HCA Warns of New York Budget Cuts on Home Care

As NY Budget Proposes 50% Workforce Funding Cut, New HCA Report Shows Devastating Impact of Pandemic on Home Care Finances and Access


HCA calls for restoration of workforce and service funds, as well as a ‘Home Care First’ policy to meet rising demand for home care in pandemic

ALBANY – At a time when home care providers face a 50% workforce recruitment-and-retention funding cut and other reductions in New York’s budget, HCA has issued a new report showing the devastating impact of COVID-19 on home care operations and workforce amid a rising demand for services and escalating new costs for Personal Protective Equipment (PPE) and other needs.

Alongside the report, HCA is calling on the Governor and state Legislature to restore funds for home care workforce and services, assisted by federal aid. This includes not only the workforce funding cut but also proposed 1% across-the-board reductions. We also urge enactment of a “Home Care First” policy that updates the referral structures, state program policies, and other state finance provisions so that care at home is a first consideration for patient care, where suitable.

“At no other time has the role of home care shined more heroically, inviting bold action,” said HCA President Al Cardillo. “Not only is home care a cost-effective service, but it is also directed to the individualized needs of a patient in their own homes, minimizing avoidable person-to-person contact that is otherwise unavoidable in other settings.”

“By law and regulation, home care is supposed to be a primary consideration and right for patients,” he added. “Yet home care services and workforce are facing cuts in this year’s state budget on top of longstanding under-investment. These actions also fall on an overall structure where the home care option has too often been overlooked or bypassed by referral sources. Despite the thousands of COVID and COVID-vulnerable patients cared for at home in the pandemic, consider the many who might have chosen home care but were never referred.”

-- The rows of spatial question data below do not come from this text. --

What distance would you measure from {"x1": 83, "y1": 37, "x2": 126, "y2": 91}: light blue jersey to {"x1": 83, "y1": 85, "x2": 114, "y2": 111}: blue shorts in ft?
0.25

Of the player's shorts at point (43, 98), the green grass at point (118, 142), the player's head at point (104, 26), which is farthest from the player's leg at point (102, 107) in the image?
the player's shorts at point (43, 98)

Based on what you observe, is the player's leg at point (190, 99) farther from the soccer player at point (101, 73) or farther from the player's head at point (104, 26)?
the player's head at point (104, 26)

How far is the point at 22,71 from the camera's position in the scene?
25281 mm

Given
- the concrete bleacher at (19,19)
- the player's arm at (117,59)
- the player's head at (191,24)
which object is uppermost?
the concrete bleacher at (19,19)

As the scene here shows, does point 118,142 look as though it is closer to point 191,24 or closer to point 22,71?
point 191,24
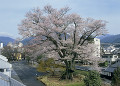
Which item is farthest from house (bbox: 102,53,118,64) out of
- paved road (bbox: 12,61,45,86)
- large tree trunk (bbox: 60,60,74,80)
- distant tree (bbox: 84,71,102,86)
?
distant tree (bbox: 84,71,102,86)

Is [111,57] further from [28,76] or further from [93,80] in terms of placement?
[93,80]

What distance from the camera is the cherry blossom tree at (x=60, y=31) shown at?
16.7 m

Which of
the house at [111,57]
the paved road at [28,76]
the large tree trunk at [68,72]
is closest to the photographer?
the paved road at [28,76]

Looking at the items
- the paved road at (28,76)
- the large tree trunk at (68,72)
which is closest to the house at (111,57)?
the paved road at (28,76)

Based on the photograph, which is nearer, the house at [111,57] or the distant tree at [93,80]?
the distant tree at [93,80]

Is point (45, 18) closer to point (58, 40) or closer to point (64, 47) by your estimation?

“A clear first step is to restore the proposed workforce recruitment-and-retention and service funds and then rededicate longer-term investments to the resiliency of these safety-net services,” he said.

Making the case, HCA’s 2021 State of the Industry report brings together an analysis of Medicaid cost report data, state and federal labor statistics, COVID-19 survey responses, and answers from home care providers on HCA’s most recent annual finance and trends survey, completed in January.

Among the key findings of HCA’s 2021 report for New York providers:

  • 55% of all home care agencies in New York are estimated to have had a negative operating margin in 2019, the most recent year of data available, not accounting for the impact of the pandemic.

  • Home care agencies in New York saw a 136% increase in PPE costs and an estimated $200 million in overall increased costs attributable to the pandemic on top of existing pre-pandemic financial pressures.

  • One-third of New York providers have relied on limited, short-term Paycheck Protection Program (PPP) funds from the federal stimulus program just to meet payroll, and most agencies are relying on some form of short-term financing or borrowing to sustain services.

  • 85% of home care agencies in New York report that existing structural workforce shortages have been greatly amplified by COVID-19. Approximately 44% of home care and hospice agencies have experienced a decrease of 11% or more in their home health aide and personal care aide workforce capacity since March 7, 2020 when the public health emergency was declared.
  • Home care staff turnover rates are 23 percent and 29 percent, on average, for nursing and aide staff, respectively, in New York.
  • A rising demand for services continues to outpace employment in the home health sector – a long-term trend. Yet 2020 was the first year of decline in home health aide employment following a six-year period of growth in New York.

“These findings make a clear and convincing case that further cuts to home and community-based services are unsustainable, and that a prevailing ‘home care first’ policy is essential in our health care system,” Cardillo added.

HCA is a statewide health organization comprised of nearly 400 member providers and organizations delivering home and community-based care to several hundred thousand New Yorkers annually.